Some distributions undercut the usual optimization criteria that we use for adaptation. Hierarchical models like the funnel are a big example that we might want to test.

The interaction between the distributions and adaptation would require sampler-specific tests, not happy generic tests. There are some exceptions -- the gaussians mentioned above are "linear" and about as easy to adapt to as possible.

Speed regression tests:

Depends on the machine running the tests, so we can't just define definite thresholds. Is it possible to build up the testing framework to run examples using two difference tags for comparison?

bob-carpenter commented 10 years ago

On 10/23/13 4:45 PM, Michael Betancourt wrote:

We can't get new patches into samplers because there aren't any reliable tests.

We need tests for the samplers for

• accuracy on means • accuracy on variances • speed regression tests We also want to test things that Michael has suggested for HMC like

• step size * 2 ^ tree_depth is in a range --- how often and what range? We have to make all these sensitive to the fact that we have MCMC.

We have to be careful because, by construction, MCMC is stochastic and not exactly amenable to unit tests as they are usually defined.

Right. That's why, for example, the RNG tests that Peter wrote do a very large number of samples and then use a very liberal threshold for a chi-square test. We have a classical multiple testing problem where we want to control the false positive rate.

This is similar to what Andrew calls the "Cook-Gelman-Rubin" approach.

Mean/variance estimation:

Assuming a Monte Carlo CLT we'll still have to worry about the expected randomness. Running an ensemble of tests and only requiring the expected number pass would help, but also make the tests much more demanding.

Right.

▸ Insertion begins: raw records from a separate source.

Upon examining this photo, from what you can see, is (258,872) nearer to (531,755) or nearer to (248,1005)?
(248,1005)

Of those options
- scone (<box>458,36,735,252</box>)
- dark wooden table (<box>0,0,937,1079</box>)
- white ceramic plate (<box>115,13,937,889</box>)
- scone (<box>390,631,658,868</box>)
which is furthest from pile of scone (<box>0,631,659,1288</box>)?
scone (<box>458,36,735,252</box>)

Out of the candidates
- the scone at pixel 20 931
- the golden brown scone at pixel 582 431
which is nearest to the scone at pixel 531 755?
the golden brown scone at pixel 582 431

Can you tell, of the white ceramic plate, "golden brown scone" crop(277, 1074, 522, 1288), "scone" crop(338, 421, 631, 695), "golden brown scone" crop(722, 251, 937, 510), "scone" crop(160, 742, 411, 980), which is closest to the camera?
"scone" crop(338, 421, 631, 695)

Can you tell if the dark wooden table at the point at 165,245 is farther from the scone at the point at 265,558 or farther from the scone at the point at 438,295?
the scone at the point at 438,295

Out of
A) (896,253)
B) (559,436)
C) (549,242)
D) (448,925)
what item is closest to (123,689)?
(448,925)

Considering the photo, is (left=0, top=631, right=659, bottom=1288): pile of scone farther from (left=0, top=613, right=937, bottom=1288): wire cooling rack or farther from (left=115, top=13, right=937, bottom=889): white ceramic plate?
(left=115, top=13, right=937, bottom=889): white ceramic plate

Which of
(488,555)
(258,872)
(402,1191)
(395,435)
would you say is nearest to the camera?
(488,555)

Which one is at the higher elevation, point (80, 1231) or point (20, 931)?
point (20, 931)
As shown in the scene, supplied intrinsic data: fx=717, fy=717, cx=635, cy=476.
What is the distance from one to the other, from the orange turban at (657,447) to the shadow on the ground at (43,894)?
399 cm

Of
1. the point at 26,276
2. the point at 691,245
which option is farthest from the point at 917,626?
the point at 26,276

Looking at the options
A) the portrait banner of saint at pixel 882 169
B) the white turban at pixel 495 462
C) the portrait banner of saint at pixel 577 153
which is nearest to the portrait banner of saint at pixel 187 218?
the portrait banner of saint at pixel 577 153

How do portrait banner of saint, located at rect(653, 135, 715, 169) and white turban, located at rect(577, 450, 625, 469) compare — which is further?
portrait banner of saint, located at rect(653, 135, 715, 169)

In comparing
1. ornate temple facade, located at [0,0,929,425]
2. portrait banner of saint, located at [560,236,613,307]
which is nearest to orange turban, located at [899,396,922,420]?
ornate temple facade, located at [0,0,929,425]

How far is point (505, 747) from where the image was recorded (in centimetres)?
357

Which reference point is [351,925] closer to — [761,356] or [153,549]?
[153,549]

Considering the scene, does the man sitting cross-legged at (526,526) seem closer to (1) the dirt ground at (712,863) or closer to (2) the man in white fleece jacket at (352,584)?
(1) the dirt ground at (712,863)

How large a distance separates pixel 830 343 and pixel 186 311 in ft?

That's what we're doing for the RNGs, but those are much simpler to run multiple times.

That said, iid gaussian and a correlated gaussian are natural first tests.

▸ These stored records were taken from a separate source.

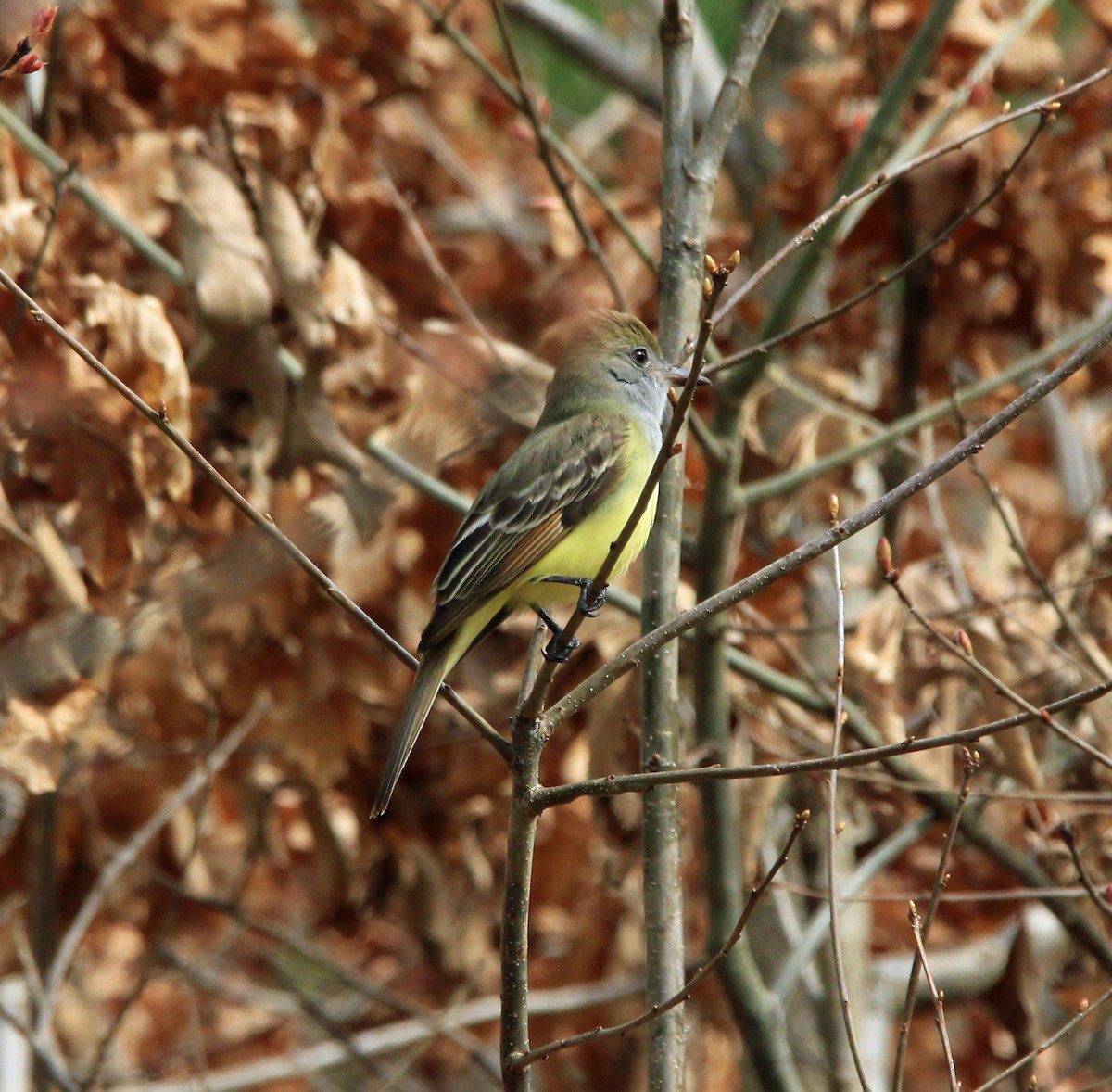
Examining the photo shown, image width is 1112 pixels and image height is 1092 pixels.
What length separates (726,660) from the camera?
496 centimetres

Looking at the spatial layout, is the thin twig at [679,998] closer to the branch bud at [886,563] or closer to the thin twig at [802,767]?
the thin twig at [802,767]

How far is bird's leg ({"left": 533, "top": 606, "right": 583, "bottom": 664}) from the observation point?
10.8 ft

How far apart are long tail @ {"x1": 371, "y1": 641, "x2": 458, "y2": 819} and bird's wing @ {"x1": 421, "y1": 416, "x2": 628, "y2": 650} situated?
6 centimetres

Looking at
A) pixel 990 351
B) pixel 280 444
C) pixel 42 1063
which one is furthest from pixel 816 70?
pixel 42 1063

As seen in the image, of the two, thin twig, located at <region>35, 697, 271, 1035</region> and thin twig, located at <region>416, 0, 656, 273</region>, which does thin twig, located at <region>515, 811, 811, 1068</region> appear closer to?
thin twig, located at <region>416, 0, 656, 273</region>

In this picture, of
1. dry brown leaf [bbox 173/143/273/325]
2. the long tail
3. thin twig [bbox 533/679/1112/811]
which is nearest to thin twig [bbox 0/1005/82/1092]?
the long tail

We mostly want to have tests in place to make sure we didn't mess anything up badly. Finer-grained performance testing can't be part of our "unit testing" framework. (Though I do believe Jenkins currently reports total time for all the tests in a browsable way, not that I've ever browsed it.)

Adaptation:

Some distributions undercut the usual optimization criteria that we use for adaptation. Hierarchical models like the funnel are a big example that we might want to test.

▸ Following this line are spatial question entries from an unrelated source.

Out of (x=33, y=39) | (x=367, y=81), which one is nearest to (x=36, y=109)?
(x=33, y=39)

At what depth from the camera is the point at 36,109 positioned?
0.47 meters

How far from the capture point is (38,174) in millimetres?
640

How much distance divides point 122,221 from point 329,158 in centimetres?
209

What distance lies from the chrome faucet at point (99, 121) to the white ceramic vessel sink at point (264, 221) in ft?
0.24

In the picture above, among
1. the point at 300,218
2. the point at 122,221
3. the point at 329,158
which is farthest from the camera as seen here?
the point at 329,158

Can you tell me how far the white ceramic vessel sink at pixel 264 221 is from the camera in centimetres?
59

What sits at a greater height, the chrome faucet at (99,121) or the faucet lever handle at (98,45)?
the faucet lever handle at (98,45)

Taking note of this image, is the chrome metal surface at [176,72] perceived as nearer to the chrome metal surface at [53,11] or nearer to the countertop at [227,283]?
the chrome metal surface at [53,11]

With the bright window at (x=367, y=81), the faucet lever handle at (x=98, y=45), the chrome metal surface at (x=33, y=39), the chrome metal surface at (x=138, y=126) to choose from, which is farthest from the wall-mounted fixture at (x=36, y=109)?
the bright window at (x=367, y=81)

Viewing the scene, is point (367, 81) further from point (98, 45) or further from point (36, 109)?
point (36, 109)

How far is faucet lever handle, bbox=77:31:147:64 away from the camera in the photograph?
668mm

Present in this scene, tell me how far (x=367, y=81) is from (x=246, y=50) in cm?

The interaction between the distributions and adaptation would require sampler-specific tests, not happy generic tests. There are some exceptions -- the gaussians mentioned above are "linear" and about as easy to adapt to as possible.

We already have tests that vary configuration (e.g, for number of iterations) for different models.

Speed regression tests:

Depends on the machine running the tests, so we can't just define definite thresholds. Is it possible to build up the testing framework to run examples using two difference tags for comparison?

I don't see why not. Daniel's a wizard with Jenkins.

For the foreseeable future, the machine running the tests will be the Jenkins Windows box. Our latest grant proposal applied for some more hardware for ongoing testing.

And we can test on our own machines.

betanalpha commented 10 years ago

It's not a matter of varying the parameters but figuring out how they need to be varied. Just warning that because of these interactions it will be hard to have generic "sampler" tests instead of individually-tuned tests for each sampler.

On Oct 23, 2013, at 10:22 PM, Bob Carpenter notifications@github.com wrote:

We already have tests that vary configuration (e.g, for number of iterations) for different models.

syclik commented 10 years ago

I'm ok with individually-tuned tests for each sampler.

betanalpha commented 9 years ago

Testing framework proposed in https://github.com/stan-dev/stan/tree/feature/stat_valid_test -- currently needs to be updated so that the tests can be run without depending on CmdStan.

syclik commented 7 years ago

@bob-carpenter, this is what we were talking about doing. This will depend on #1751, so I'll branch from there as I start working.